Genetic resistance

Featured image: A monarch butterfly caterpillar eating milkweed plant. Milkweeds contain a toxin that only a few species, like monarchs, can consume safely. (Photo taken by me at Iowa State University)

When you hear the term genetic resistance, what enters your mind? Probably antibiotic resistant bacteria which are one of the biggest emerging concerns for health professionals. Or you probably heard about insect pests gaining resistance to insecticides. But what does it actually mean? And is resistance responsible for the natural evolution of some species?

When we say an organism is resistant to a substance, we means it is less susceptible to the substance. An organism becomes resistant due to changes in its DNA (which leads to changes in proteins, enzymes and other cell structures made from the DNA template), hence the term genetic resistance.

Natural genetic resistance occurs through evolution (and vice versa)

A theory called the Red Queen Hypothesis, explains how this can occur. Fun fact: this theory got its name from Lewis Carroll’s book, Through the Looking-Glass. The Red Queen tells Alice that she needs to run all she can to keep in the same place. To understand this, consider a kind of plant-insect interaction. Plants produce toxins to deter insects from feeding on them and, in turn, insects develop mechanisms to break down the plant toxin, i.e., they evolve resistance to the plant toxin. This is called co-evolution, meaning that two closely associated species influenced the evolution of each other. Milkweed plants and monarch butterflies have co-evolved in this way.

Humans can also influence evolution of resistance

For example, we apply a pesticide on a crop field to kill a bothersome insect pest. This pesticide kills a large percentage of the pest, but a few survive because of superior genes. These resistant pests can multiply and take over the population.

If the pesticide degrades (i.e., breaks down into harmless compounds) soon, the pressure to maintain the superior genes vanish. And the insect pest population could lose these genes, i.e., lose the resistance. This happens because it takes the pests more energy to maintain the superior genes. In the absence of the pesticide, the energy would be spent elsewhere, for example in producing more offspring.
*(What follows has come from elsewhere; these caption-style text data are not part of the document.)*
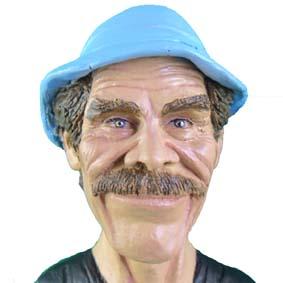 Busto do Sr. Madruga ( Ramón Valdés )
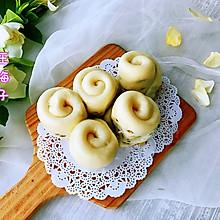 #花10分钟,做一道菜!#水煎绿豆玫瑰花馒头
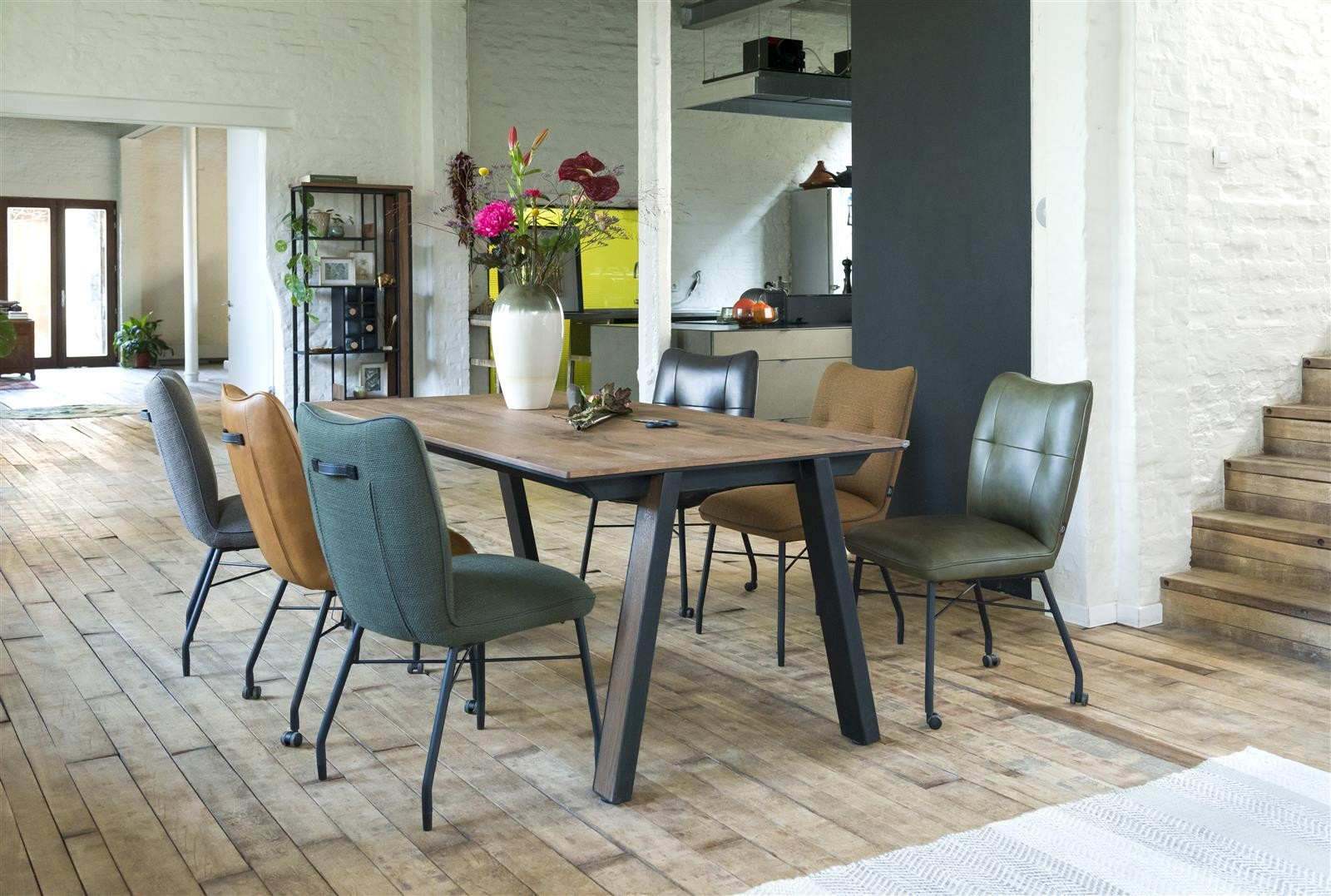 Chiara Dining Chair Wheels Leather, Dining Room Chairs With Wheels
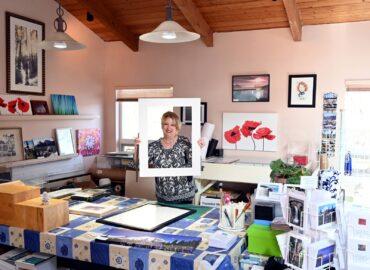 Photographer Dinah Satterwhite working in studio (Photo courtesy Dinah Satterwhite)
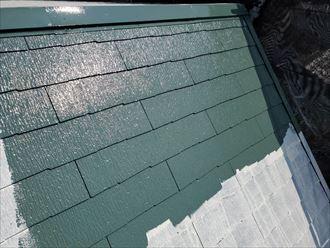 グリーンに塗装したスレート屋根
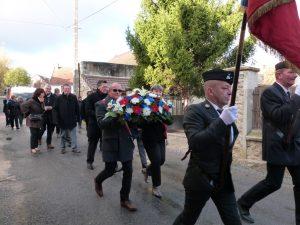 Dans les rues de Soilly, Valérie Litoux et Didier Talon portent les fleurs qu'ils vont déposer au monument aux morts.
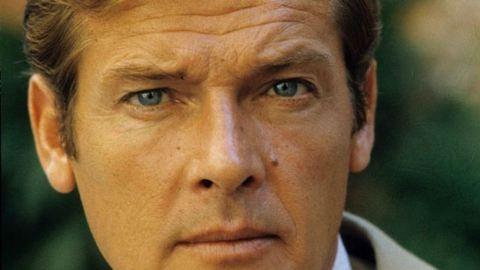 Meghalt Roger Moore, a legendás James Bond 89 éves volt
However, if the pesticide is present in the environment for a long time, the pests are pressured to maintain the superior genes as the loss of the genes could mean death. Such pressure from such external agents (natural or human agents) is called selection pressure.
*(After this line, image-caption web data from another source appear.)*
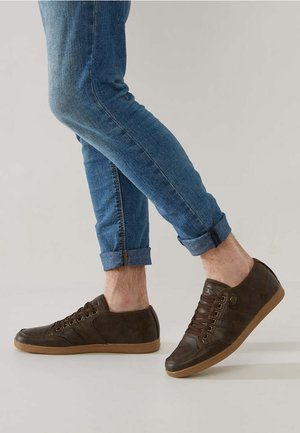 SURTO - Trainers - dark brown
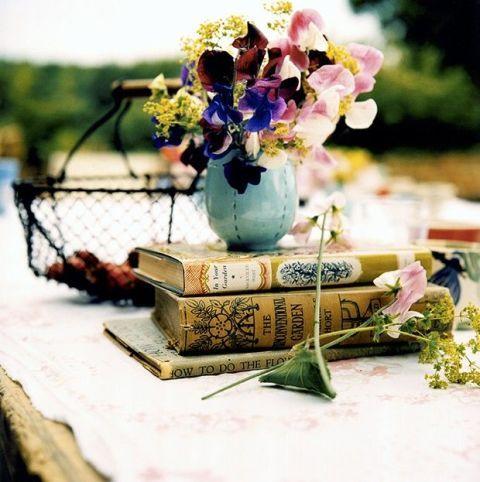 Petal, Bouquet, Purple, Lavender, Cut flowers, Flower Arranging, Floral design, Flowerpot, Floristry, Vase,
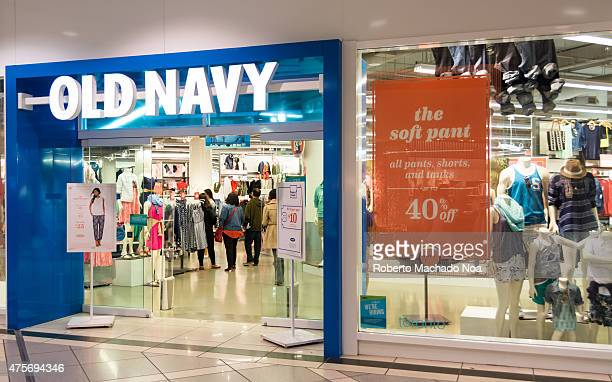 Old Navy clothing store draws a crowd to its latest sale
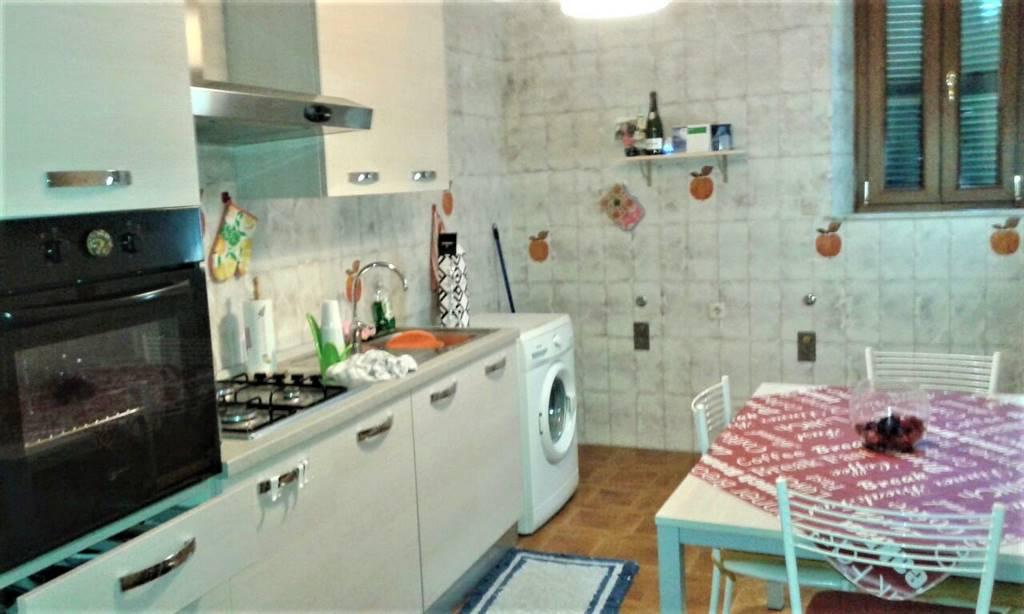 Appartamento in affitto a Tuscania, 4 locali, prezzo € 300 | CambioCasa.it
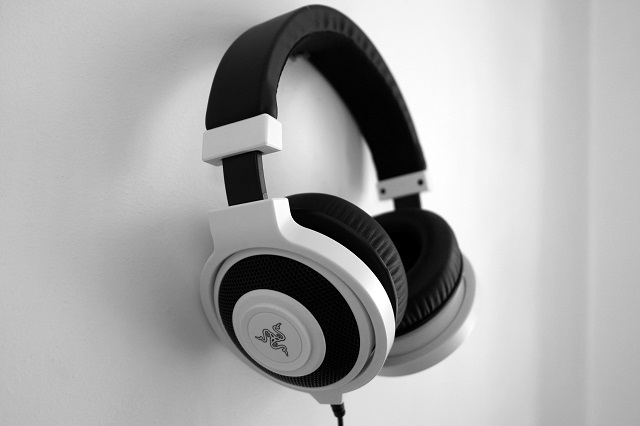 Explained These Are The Different Types Of Headphones Dignited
(BTW, humans don’t just influence the evolution of small species. Recently, many elephants were born without tusks because extensive poaching killed tusked elephants.)
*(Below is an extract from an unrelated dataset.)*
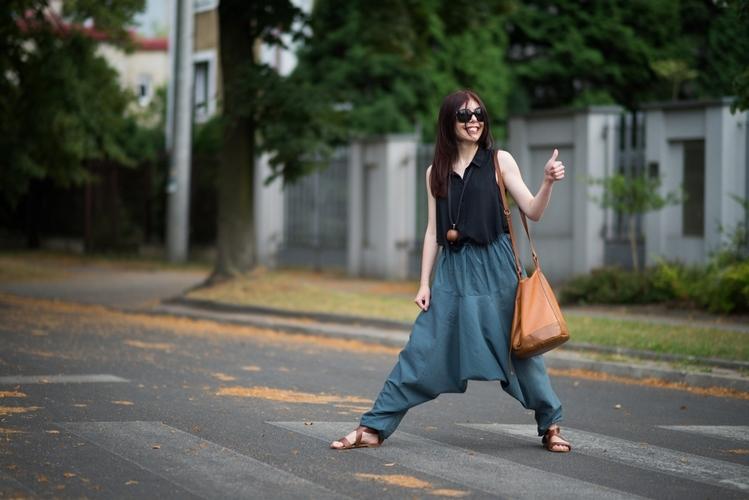 stylizacja z szarawarami | szarawary Lokaah | stylizacja na lato | jak nosić szarawary | wrzuć na luz | blog modowy szarawary | blog o modzie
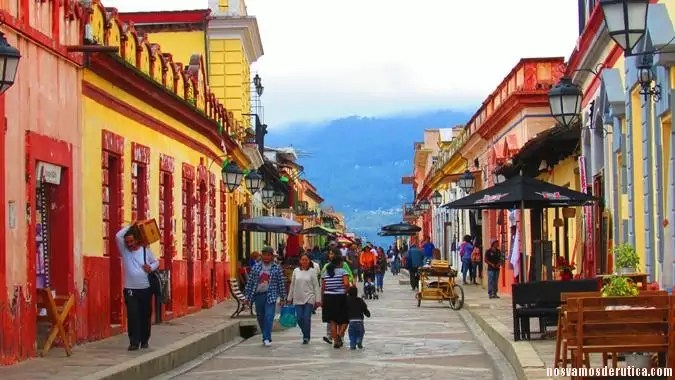Casas de vivos colores en San Cristóbal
Here are some ways organisms develop resistance to pollutants (or any other compounds):

  1. The organism changes the structure of its cell receptors (molecules that are usually on the surface of the cell). The pollutant can no longer bind to the receptors and alter the functioning of the cell.
  2. The organism produces more of the detoxifying (degrading) enzymes that are responsible for excreting pollutants out of the body. The pollutants would be excreted at a faster rate, prior to causing significant damage.
  3. The organism produces thicker membranes, for example thicker skin. The pollutant would be unable to penetrate the thick skin and enter the organism.
  4. The organism evolves to avoid the chemical, thus escaping exposure to it.

Major take-away

Natural co-evolution of resistance between dependent species has been occurring for millennia. However, in the last few centuries, species have also been evolving resistance due to human activities. Resistance develops due to changes in DNA from selection pressure.